───── Records for the exercise
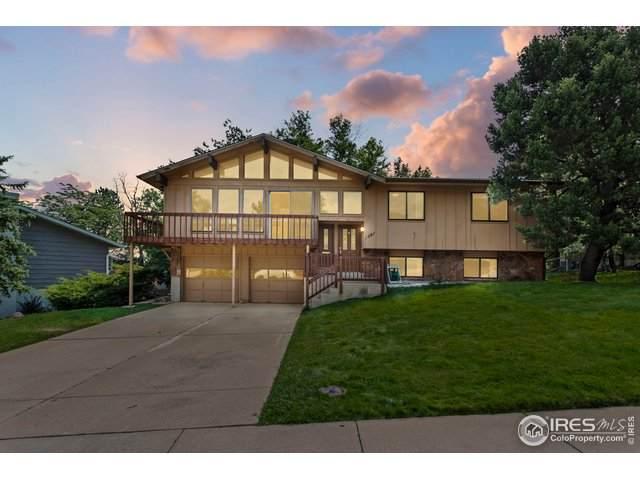 1581 Judson Dr, Boulder, CO 80305 (MLS #920611) :: Colorado Home Finder Realty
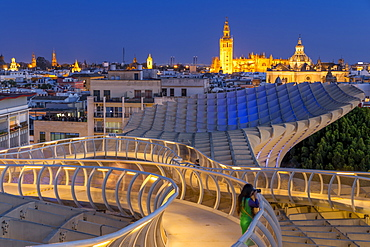 View from the top of Metropol Parasol over the city centre at dusk, Seville, Andalusia, Spain, Europe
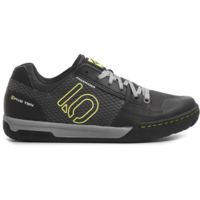 Freerider Contact Men's Mountain Bike Shoe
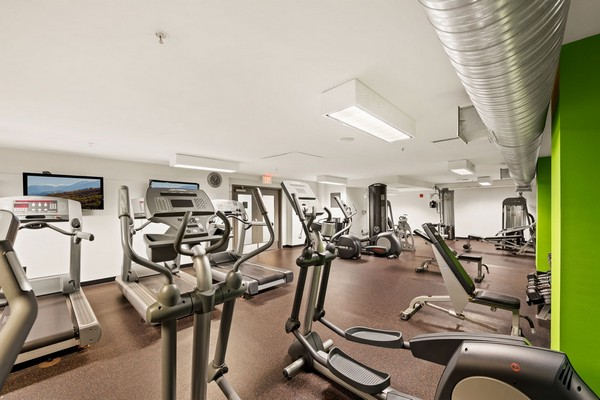 Fitness center with cardio equipment. Click to view the photo gallery.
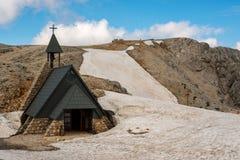 Piękni widoki kościół, Triglav park narodowy - Juliańscy Alps, Fotografia Stock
──────────
### Required work
Repeat the entries above exactly as written, but not their pictures.

### Problem solution
 1581 Judson Dr, Boulder, CO 80305 (MLS #920611) :: Colorado Home Finder Realty
 View from the top of Metropol Parasol over the city centre at dusk, Seville, Andalusia, Spain, Europe
 Freerider Contact Men's Mountain Bike Shoe
 Fitness center with cardio equipment. Click to view the photo gallery.
 Piękni widoki kościół, Triglav park narodowy - Juliańscy Alps, Fotografia Stock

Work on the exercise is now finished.